## Exercise:
Each record needs to be echoed exactly; can you do that?

↓

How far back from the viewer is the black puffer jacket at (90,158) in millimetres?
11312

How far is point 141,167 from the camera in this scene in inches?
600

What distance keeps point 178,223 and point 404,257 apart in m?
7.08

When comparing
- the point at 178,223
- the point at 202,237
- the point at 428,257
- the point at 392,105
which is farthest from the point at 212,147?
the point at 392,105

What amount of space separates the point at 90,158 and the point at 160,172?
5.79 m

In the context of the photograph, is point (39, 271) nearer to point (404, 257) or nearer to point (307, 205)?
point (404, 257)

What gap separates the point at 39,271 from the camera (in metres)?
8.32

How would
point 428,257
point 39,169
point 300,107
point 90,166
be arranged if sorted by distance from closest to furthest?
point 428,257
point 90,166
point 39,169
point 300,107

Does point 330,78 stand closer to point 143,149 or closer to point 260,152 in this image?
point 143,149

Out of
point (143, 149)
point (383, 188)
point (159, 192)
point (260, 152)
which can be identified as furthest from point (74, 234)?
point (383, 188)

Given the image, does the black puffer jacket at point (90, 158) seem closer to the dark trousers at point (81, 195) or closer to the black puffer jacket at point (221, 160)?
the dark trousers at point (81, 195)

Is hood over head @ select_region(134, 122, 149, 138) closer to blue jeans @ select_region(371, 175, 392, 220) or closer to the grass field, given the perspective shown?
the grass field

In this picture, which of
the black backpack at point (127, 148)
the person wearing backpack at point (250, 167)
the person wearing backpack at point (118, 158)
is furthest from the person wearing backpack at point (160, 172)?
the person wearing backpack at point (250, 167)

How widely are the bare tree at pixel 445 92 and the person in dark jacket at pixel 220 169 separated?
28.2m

↑

## Answer in full:
How far back from the viewer is the black puffer jacket at (90,158) in millimetres?
11312

How far is point 141,167 from the camera in this scene in inches?
600

What distance keeps point 178,223 and point 404,257 apart in m?
7.08

When comparing
- the point at 178,223
- the point at 202,237
- the point at 428,257
- the point at 392,105
which is farthest from the point at 212,147?
the point at 392,105

What amount of space separates the point at 90,158 and the point at 160,172?
5.79 m

In the context of the photograph, is point (39, 271) nearer to point (404, 257) or nearer to point (307, 205)?
point (404, 257)

What gap separates the point at 39,271 from the camera (in metres)?
8.32

How would
point 428,257
point 39,169
point 300,107
point 90,166
be arranged if sorted by distance from closest to furthest?
point 428,257
point 90,166
point 39,169
point 300,107

Does point 330,78 stand closer to point 143,149 or closer to point 260,152 in this image?
point 143,149

Out of
point (143, 149)
point (383, 188)
point (159, 192)
point (260, 152)
which can be identified as furthest from point (74, 234)?
point (383, 188)

Given the image, does the black puffer jacket at point (90, 158) seem closer to the dark trousers at point (81, 195) or closer to the black puffer jacket at point (221, 160)?
the dark trousers at point (81, 195)

Is hood over head @ select_region(134, 122, 149, 138) closer to blue jeans @ select_region(371, 175, 392, 220) or closer to the grass field, given the perspective shown?
the grass field

In this picture, which of
the black backpack at point (127, 148)
the person wearing backpack at point (250, 167)
the person wearing backpack at point (118, 158)
is furthest from the person wearing backpack at point (160, 172)?
the person wearing backpack at point (250, 167)

How widely are the bare tree at pixel 445 92 and the person in dark jacket at pixel 220 169 separated?
28.2m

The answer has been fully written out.